For each cell cut by the EB geometry, compute the non-conservative update, \(\nabla \cdot {F}^{nc}\) ,

\[\nabla\cdot{F}^{nc}_i = \dfrac{\sum\limits_{j\in N(i) } \mathcal{K}_j\nabla \cdot {F}^c_j} {\sum\limits_{j\in N(i) } {\mathcal{K}}_j}\]

where \(N(i)\) is the index set of cell \(i\) and its neighbors.

For each cell cut by the EB geometry, compute the convective update \(\nabla \cdot{F}^{EB}\) follows:

\[\nabla \cdot{F}^{EB}_i = \mathcal{K}_i\nabla \cdot{F}^{c}_i +(1-\mathcal{K}_i) \nabla \cdot \mathcal{F}^{nc}_i\]

For each cell cut by the EB geometry, redistribute its mass loss, \(\delta M_i\) , to its neighbors:

\[\nabla \cdot {F}^{EB}_j := \nabla \cdot {F}^{EB}_j + w_{ij}\delta M_i\, \qquad \forall j\in N(i)\setminus i\]

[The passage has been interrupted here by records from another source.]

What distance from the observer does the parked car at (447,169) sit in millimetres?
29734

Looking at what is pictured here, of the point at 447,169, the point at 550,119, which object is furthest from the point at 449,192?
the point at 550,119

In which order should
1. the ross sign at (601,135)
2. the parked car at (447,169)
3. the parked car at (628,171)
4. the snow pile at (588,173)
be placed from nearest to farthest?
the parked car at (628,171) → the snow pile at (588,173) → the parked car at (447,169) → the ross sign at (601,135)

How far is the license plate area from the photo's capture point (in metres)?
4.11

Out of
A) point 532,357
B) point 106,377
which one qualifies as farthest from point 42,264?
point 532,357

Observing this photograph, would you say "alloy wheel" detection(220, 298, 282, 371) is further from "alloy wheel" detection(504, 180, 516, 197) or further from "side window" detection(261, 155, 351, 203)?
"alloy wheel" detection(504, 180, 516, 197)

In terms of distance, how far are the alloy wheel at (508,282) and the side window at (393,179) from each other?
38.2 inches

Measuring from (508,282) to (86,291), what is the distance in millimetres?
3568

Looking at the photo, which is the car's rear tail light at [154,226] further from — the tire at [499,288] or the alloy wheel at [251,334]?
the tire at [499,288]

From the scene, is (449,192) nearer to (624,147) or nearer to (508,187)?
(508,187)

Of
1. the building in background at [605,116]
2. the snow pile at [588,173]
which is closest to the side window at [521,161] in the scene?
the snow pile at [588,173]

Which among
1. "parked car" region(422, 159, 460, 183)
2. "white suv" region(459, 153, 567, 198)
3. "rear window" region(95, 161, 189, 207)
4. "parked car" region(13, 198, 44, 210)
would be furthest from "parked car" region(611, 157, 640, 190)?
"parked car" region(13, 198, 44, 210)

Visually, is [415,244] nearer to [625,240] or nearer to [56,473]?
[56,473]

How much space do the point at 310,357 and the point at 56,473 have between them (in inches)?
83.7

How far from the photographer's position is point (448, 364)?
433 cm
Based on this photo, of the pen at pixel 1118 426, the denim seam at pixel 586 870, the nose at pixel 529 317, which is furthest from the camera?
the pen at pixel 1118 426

where the mass loss in cell \(i\) , \(\delta M_i\) , is given by

\[\delta M_i = \mathcal{K}_i(1- \mathcal{K}_i)[ \nabla \cdot {F}^c_i- \nabla \cdot {F}^{nc}_i]\]

and the weights, \(w_{ij}\) , are

\[w_{ij} = \dfrac{1}{\sum\limits_{j\in N(i)\setminus i} \mathcal{K}_j}\]

Note that \(\nabla \cdot{F}_i^{EB}\) gives an update for \(\rho \phi\) ; i.e.,

\[\frac{(\rho \phi_i)^{n+1} - (\rho \phi_i)^{n} }{\Delta t} = - \nabla \cdot{F}^{EB}_i\]

Typically, the redistribution neighborhood for each cell is one that can be reached via a monotonic path in each coordinate direction of unit length (see, e.g., Fig. 1)


Fig. 1 : Redistribution illustration. Excess update distributed to neighbor cells.

State Redistribution

For state redistribution we implement the weighted state redistribution algorithm as described in Guiliani et al (2021), which is available on arxiv . This is an extension of the original state redistribution algorithm of Berger and Guiliani (2020).